The Dunedin Multidisciplinary Health & Development Research Unit (DMHDRU) runs the ongoing Dunedin Multidisciplinary Health and Development Study (also known as the Dunedin Study), which has been going for nearly 40 years.
Dunedin Study Members are the 1037 babies born in Dunedin, New Zealand, between 1 April 1972 and 31 March 1973 at the Queen Mary Maternity Hospital.
Of those 1037 babies, 535 were boys, 502 were girls, 1013 singletons and 24 twins. 1014 of the original cohort are still alive today.
The babies were first followed up at the age of 3, and then at 5, 7, 9, 11, 13, 15, 18, 21, 26, 32 and, most recently, at age 38 (2010-2012). Future assessments are scheduled for age 44 and on into the future as Study Members have their own families, age, and retire.
During an "assessment phase", the Study Members come back to the Dunedin research unit for a one-day assessment from wherever in the world they are living - an impressive exercise considering more than 50 of them now live in the UK alone! Once in Dunedin, almost all aspects of their physical and mental health are examined - this includes cardiovascular, dental and mental health, psychological well-being, and detailed interviews about relationships, behaviour and family.

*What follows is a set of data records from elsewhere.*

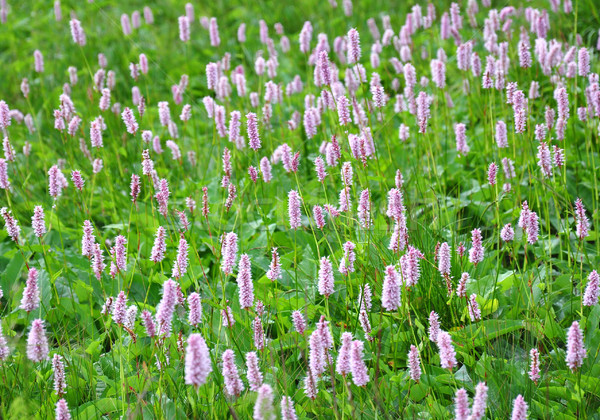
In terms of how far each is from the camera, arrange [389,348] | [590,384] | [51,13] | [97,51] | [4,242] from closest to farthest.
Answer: [590,384], [389,348], [4,242], [97,51], [51,13]

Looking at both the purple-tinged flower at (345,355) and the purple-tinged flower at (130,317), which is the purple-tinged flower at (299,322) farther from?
the purple-tinged flower at (130,317)

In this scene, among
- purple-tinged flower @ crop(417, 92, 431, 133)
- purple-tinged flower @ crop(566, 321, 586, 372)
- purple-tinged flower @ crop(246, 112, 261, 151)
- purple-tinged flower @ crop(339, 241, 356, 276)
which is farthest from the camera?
purple-tinged flower @ crop(417, 92, 431, 133)

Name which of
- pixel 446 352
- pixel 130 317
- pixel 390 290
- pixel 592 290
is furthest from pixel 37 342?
pixel 592 290

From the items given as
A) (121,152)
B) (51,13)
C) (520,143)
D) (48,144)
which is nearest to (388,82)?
(520,143)

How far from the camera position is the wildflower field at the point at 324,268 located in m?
1.65

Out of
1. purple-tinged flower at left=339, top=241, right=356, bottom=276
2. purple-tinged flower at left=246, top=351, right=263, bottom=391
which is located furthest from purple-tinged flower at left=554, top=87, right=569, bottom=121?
purple-tinged flower at left=246, top=351, right=263, bottom=391

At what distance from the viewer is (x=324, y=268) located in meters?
1.61

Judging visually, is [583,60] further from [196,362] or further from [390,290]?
[196,362]

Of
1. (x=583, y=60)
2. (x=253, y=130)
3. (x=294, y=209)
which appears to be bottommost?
(x=294, y=209)

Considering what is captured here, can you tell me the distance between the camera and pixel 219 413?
1.69 meters

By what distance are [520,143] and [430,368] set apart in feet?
5.25

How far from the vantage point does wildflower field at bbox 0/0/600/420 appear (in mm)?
1648

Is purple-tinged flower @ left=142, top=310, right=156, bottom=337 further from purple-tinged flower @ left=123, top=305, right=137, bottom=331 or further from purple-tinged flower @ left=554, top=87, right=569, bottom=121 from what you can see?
purple-tinged flower @ left=554, top=87, right=569, bottom=121

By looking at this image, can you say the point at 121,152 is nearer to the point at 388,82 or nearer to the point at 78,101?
the point at 78,101
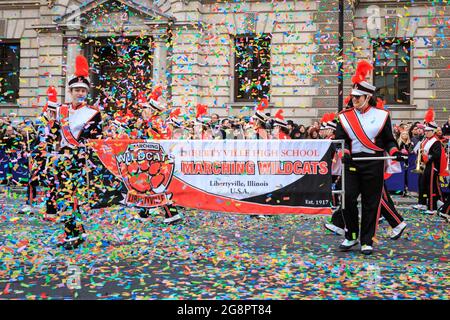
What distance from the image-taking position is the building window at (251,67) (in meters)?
21.8

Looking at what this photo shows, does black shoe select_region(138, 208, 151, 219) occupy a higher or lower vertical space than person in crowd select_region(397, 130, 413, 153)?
lower

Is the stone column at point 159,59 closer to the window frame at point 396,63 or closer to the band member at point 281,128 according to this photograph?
the window frame at point 396,63

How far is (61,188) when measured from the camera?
311 inches

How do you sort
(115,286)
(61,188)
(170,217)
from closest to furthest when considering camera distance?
(115,286), (61,188), (170,217)

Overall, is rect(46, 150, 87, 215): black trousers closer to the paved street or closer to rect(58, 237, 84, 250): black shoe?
rect(58, 237, 84, 250): black shoe

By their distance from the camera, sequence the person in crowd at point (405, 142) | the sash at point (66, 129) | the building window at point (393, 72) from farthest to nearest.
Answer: the building window at point (393, 72), the person in crowd at point (405, 142), the sash at point (66, 129)

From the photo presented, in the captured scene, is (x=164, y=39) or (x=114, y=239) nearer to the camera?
(x=114, y=239)

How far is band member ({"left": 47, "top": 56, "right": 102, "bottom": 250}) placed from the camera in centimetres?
775

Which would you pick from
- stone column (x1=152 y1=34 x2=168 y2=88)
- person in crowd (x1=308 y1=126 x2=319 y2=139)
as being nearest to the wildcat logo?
person in crowd (x1=308 y1=126 x2=319 y2=139)

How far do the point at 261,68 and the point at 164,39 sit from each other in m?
3.74

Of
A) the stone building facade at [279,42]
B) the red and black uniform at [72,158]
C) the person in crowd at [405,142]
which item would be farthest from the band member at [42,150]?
the person in crowd at [405,142]

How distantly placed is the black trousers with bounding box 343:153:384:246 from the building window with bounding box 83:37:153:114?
556 inches
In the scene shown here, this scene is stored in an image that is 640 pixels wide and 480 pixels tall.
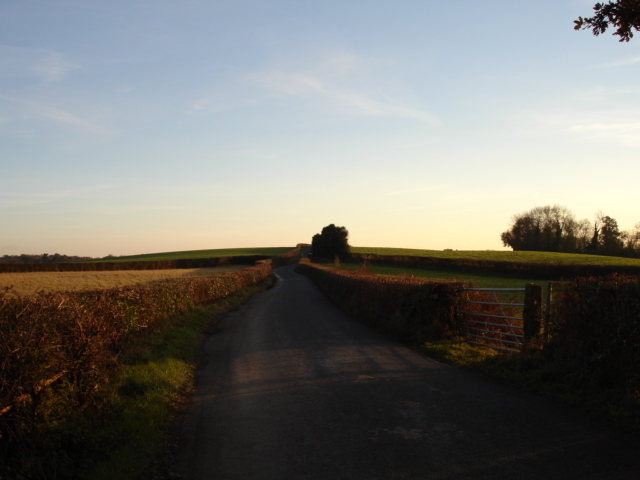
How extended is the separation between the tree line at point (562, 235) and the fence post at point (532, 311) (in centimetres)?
7003

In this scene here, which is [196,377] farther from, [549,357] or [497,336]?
[497,336]

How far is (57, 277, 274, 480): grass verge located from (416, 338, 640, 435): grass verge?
18.7ft

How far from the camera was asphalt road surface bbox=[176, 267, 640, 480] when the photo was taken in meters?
4.84

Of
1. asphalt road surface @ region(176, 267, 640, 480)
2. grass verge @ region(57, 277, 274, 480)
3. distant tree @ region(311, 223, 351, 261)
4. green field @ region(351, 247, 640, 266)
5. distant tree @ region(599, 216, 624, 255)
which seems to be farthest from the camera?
distant tree @ region(311, 223, 351, 261)

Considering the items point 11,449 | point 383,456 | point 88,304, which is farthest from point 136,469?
point 88,304

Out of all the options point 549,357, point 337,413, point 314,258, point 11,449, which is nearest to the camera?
point 11,449

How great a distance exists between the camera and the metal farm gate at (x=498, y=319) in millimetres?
10703

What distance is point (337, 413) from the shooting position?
21.9ft

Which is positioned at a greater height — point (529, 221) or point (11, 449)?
point (529, 221)

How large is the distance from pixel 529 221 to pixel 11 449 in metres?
86.3

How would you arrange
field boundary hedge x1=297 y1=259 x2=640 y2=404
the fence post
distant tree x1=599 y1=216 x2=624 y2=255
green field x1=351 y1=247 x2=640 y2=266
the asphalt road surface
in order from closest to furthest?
the asphalt road surface, field boundary hedge x1=297 y1=259 x2=640 y2=404, the fence post, green field x1=351 y1=247 x2=640 y2=266, distant tree x1=599 y1=216 x2=624 y2=255

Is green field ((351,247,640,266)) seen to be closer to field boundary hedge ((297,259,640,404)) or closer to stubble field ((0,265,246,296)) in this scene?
stubble field ((0,265,246,296))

Sub-studies of the Dunedin Study include the Family Health History Study (2003-2005) which involved the parents of the Study Members, and two on-going studies - the Parenting Study (of Study Members who are parenting a 3-year-old pre-schooler) and the Next Generation Study (of the 15-year-old teenagers whom Study Members are parenting). These studies will give unprecedented and ground-breaking information covering three generations of the same families.
Over 1100 publications (this section is currenly under construction), including journal articles, book chapters, monographs and other reports, have come out of the Dunedin Study since its inception. In addition, findings from the Dunedin Study have (and will continue to) influenced family, child and public health policies overseas and in New Zealand.